• **TEKS HALAMAN**:

Membahas apapun ketika masuk pada dimensi tarekat, maka semua terbahas secera mendalam, termasuk “Subhaanalladzii asro bi’abdihii” (Isra Mi’raj). Mengapa ayat ini diawali dengan kalimat “subhaana”, padalah kalau Allah menggunakan “alhamdu” saja apa salahnya? andaikan. Jawabannya adalah “dzilaalatan ‘ala ta’jiib”Hal itu menunjukkan keluarbiasaan. Ketika kafir-kafir Quraisy memandang Nabi Muhammad adalah manusia gila, pembohong, penipu dll, terlebih setelah di umur 53 tahun Beliau diberangkatkan melalui peristiwa Isra Mi’raj. Pagi harinya Beliau merenung bertafakur, lalu datanglah kafir Quraisy dan bertanya kepada Nabi Muhammad, “Muhammad sedang apa?”, lalu Nabi Muhammad menceritakan peristiwa Isra Mi’raj yang dialaminya tadi malam. Setelah mendengar cerita itu Kafir Quraisy malah mencibir dan tidak percaya akan peristiwa yang dialami Nabi Muhammad.

• **DATA YANG DIBERIKAN**:

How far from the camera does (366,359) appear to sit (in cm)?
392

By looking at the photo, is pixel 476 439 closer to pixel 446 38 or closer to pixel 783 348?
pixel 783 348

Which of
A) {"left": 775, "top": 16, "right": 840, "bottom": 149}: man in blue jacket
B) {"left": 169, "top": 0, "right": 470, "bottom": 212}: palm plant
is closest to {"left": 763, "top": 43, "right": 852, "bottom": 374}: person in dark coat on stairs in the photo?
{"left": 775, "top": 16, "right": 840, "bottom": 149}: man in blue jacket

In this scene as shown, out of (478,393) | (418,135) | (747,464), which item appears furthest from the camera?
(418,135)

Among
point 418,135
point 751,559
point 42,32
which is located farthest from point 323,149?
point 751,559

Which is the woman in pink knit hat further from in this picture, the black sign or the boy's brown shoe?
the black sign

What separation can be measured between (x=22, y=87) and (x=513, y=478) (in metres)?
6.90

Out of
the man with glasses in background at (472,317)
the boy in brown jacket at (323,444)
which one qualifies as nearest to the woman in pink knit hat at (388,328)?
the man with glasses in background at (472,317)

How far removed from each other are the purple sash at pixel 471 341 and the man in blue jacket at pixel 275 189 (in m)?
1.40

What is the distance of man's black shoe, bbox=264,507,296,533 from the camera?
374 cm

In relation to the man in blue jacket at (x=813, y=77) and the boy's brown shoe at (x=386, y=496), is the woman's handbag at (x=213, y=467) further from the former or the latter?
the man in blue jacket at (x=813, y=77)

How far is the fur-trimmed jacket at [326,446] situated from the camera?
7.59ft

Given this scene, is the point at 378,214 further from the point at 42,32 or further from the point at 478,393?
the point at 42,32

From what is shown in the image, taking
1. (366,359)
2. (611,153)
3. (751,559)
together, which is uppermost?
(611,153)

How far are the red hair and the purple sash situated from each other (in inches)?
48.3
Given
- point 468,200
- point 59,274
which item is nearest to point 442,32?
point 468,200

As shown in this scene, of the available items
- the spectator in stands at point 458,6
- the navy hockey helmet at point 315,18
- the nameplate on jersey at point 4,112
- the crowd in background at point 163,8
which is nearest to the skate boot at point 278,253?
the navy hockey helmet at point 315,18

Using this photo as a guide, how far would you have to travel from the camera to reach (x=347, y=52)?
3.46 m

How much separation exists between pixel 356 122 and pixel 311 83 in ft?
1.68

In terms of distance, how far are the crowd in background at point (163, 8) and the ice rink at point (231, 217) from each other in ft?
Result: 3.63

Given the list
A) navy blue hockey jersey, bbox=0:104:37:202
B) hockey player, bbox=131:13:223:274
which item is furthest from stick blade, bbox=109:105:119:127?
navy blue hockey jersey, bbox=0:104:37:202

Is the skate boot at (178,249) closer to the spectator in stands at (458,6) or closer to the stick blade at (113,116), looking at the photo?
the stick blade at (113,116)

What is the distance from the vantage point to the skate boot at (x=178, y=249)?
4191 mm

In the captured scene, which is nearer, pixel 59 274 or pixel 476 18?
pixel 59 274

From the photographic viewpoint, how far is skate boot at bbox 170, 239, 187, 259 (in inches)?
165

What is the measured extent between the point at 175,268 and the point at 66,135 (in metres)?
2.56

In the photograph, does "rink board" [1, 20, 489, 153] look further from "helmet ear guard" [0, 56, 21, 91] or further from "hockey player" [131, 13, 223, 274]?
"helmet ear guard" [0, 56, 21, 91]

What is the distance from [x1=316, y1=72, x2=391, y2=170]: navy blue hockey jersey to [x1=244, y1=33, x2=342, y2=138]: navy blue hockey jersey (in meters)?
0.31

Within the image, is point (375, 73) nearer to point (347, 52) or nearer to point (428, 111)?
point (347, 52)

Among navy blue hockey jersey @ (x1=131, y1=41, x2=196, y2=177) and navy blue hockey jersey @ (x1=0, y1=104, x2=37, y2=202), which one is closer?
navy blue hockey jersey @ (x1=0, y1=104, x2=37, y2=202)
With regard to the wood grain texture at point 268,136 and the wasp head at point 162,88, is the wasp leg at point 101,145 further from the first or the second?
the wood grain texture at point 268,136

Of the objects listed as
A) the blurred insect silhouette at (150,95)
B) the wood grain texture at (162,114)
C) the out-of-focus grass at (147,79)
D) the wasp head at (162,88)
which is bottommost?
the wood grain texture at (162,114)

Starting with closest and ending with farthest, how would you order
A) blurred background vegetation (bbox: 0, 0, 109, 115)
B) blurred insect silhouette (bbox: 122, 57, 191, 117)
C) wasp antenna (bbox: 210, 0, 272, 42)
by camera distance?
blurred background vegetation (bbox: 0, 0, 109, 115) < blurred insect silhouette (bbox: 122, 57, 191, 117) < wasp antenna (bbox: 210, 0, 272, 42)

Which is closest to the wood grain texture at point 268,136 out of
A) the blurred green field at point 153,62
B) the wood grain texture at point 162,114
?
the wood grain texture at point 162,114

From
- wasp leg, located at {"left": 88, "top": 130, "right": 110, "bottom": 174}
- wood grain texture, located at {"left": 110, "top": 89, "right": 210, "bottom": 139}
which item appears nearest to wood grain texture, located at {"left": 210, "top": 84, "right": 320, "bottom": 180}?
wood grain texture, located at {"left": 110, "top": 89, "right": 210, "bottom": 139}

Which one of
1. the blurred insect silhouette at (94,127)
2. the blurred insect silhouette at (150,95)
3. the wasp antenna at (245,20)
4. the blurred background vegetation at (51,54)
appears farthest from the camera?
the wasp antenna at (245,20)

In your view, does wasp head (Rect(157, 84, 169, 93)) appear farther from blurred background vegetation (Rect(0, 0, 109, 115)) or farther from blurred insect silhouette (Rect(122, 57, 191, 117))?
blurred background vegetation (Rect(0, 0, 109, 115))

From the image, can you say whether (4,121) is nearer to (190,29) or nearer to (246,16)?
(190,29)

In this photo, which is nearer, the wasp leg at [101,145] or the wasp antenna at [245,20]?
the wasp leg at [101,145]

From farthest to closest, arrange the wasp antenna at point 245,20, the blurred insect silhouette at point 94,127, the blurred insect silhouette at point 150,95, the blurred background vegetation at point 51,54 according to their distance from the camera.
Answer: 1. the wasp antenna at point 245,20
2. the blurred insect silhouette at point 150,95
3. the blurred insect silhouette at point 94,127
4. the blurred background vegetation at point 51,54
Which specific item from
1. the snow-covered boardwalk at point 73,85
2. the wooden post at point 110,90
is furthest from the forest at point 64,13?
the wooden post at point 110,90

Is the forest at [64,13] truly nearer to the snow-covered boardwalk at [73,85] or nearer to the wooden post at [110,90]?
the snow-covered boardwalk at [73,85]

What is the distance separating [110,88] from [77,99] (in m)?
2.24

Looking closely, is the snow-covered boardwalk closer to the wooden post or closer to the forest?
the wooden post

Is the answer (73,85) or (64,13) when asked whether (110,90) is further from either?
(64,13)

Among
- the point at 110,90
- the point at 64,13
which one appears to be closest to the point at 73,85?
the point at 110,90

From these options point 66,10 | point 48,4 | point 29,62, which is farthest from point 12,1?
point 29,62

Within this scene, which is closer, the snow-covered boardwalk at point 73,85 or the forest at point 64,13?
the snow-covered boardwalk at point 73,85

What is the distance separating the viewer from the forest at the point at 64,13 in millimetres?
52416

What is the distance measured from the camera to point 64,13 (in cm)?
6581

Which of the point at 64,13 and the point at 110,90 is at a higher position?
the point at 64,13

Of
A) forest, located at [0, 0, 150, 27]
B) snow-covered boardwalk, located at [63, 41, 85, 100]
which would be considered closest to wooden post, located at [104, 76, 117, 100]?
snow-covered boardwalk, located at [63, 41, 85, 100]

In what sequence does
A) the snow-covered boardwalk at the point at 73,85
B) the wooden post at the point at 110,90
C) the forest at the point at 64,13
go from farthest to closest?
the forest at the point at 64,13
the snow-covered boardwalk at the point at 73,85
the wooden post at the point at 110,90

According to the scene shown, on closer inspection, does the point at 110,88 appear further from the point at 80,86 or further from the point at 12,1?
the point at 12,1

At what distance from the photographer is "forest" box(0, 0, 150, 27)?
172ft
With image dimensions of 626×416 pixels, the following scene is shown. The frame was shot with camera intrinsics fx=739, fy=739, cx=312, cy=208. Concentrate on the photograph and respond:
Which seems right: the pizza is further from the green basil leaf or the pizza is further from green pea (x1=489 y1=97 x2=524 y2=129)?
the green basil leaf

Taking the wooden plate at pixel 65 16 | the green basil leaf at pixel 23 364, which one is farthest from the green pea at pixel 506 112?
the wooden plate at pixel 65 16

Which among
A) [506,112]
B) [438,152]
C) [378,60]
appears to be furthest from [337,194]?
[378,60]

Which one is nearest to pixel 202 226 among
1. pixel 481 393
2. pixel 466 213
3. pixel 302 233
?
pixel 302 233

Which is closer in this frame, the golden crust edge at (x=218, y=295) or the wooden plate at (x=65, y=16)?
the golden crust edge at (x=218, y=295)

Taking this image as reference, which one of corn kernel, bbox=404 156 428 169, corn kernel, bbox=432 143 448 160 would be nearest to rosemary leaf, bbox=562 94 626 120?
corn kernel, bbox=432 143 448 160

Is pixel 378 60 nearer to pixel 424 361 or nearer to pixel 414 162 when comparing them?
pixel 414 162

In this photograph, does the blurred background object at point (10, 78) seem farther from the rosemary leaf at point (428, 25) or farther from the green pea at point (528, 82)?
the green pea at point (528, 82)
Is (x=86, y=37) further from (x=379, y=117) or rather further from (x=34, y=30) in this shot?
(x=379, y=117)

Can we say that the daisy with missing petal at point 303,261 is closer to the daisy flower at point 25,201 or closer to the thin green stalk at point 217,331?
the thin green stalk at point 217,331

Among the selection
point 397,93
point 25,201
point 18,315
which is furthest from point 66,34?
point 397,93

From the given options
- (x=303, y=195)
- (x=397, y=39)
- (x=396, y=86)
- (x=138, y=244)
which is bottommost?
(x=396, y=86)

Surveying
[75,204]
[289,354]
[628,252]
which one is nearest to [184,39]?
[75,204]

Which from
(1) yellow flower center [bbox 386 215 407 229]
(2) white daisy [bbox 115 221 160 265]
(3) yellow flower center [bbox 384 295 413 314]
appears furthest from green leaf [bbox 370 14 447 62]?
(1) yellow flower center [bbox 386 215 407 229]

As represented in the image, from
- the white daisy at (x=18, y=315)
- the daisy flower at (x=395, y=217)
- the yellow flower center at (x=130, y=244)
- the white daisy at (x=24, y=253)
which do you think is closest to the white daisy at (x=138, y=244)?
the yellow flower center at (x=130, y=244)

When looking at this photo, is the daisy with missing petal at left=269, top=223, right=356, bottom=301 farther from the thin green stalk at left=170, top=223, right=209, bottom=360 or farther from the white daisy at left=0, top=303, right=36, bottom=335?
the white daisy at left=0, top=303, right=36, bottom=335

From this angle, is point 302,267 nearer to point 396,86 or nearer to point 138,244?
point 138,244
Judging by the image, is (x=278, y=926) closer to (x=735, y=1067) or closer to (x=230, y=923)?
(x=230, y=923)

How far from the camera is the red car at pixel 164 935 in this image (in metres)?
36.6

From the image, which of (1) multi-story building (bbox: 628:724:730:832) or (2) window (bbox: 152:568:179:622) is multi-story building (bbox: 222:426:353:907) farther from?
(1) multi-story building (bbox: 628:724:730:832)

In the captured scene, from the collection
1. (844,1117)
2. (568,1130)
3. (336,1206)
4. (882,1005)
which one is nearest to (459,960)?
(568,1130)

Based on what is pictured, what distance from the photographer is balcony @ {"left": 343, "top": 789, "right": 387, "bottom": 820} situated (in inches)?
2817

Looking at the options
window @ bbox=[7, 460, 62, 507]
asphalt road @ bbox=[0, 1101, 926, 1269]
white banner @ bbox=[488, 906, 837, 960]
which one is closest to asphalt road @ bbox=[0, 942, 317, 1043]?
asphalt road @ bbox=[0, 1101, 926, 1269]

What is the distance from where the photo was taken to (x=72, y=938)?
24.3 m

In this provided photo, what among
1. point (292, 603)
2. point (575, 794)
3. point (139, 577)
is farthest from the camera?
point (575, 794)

• **TUGAS YANG DIKERJAKAN**:
a: Terjemahkan kalimat "Setelah mendengar cerita itu Kafir Quraisy malah mencibir dan tidak percaya akan peristiwa yang dialami Nabi Muhammad." dari teks tentang Isra Mi'raj ke dalam bahasa Inggris.
b: Kembalikan tanpa perubahan bagian teks tentang Isra Mi'raj yang dibuka dengan kata-kata "Membahas apapun ketika" dan ditutup dengan "dialami Nabi Muhammad.".

• **HASIL PER TUGAS**:
a: After hearing that story, the Quraysh unbelievers instead sneered and did not believe in the event that Prophet Muhammad had experienced.

b:
Membahas apapun ketika masuk pada dimensi tarekat, maka semua terbahas secera mendalam, termasuk “Subhaanalladzii asro bi’abdihii” (Isra Mi’raj). Mengapa ayat ini diawali dengan kalimat “subhaana”, padalah kalau Allah menggunakan “alhamdu” saja apa salahnya? andaikan. Jawabannya adalah “dzilaalatan ‘ala ta’jiib”Hal itu menunjukkan keluarbiasaan. Ketika kafir-kafir Quraisy memandang Nabi Muhammad adalah manusia gila, pembohong, penipu dll, terlebih setelah di umur 53 tahun Beliau diberangkatkan melalui peristiwa Isra Mi’raj. Pagi harinya Beliau merenung bertafakur, lalu datanglah kafir Quraisy dan bertanya kepada Nabi Muhammad, “Muhammad sedang apa?”, lalu Nabi Muhammad menceritakan peristiwa Isra Mi’raj yang dialaminya tadi malam. Setelah mendengar cerita itu Kafir Quraisy malah mencibir dan tidak percaya akan peristiwa yang dialami Nabi Muhammad.